Records from a data source:
━━━━━━━━━━━━━━━━

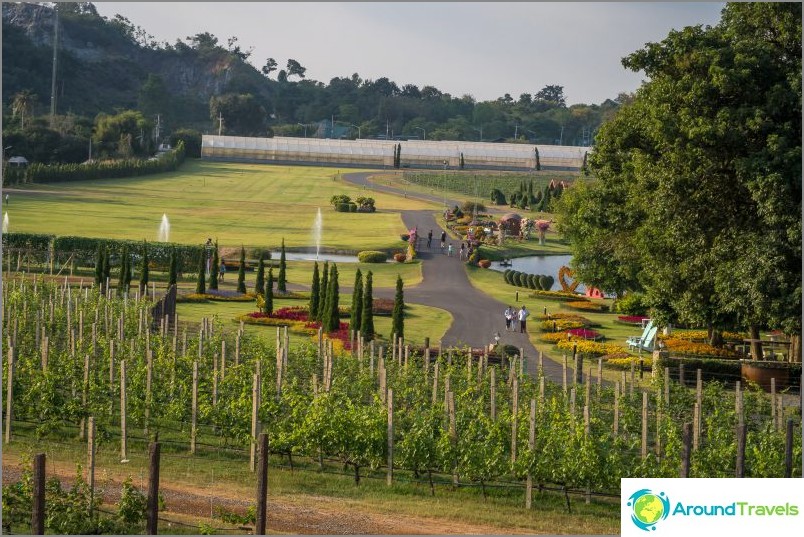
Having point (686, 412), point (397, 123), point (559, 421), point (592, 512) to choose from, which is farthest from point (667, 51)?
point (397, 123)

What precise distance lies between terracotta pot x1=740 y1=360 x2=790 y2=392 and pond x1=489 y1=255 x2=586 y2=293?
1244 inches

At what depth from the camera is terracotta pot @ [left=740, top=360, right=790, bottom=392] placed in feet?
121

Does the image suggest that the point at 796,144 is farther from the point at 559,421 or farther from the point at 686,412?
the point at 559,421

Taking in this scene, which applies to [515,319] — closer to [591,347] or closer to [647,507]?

━━━━━━━━━━━━━━━━

What to produce:
Could you rewrite all of the material above, changing every "terracotta pot" to "clay pot" and keeping everything else the same? Please leave the pictures out.

Written solution:
Having point (686, 412), point (397, 123), point (559, 421), point (592, 512) to choose from, which is farthest from point (667, 51)?
point (397, 123)

What precise distance lies between clay pot x1=740 y1=360 x2=790 y2=392 and pond x1=489 y1=255 x2=586 y2=293?
1244 inches

At what depth from the camera is clay pot @ [left=740, top=360, right=790, bottom=392] placed in feet?
121

Does the image suggest that the point at 796,144 is farther from the point at 559,421 or farther from the point at 686,412?
the point at 559,421

Taking in this scene, which applies to [515,319] — closer to [591,347] or closer to [647,507]?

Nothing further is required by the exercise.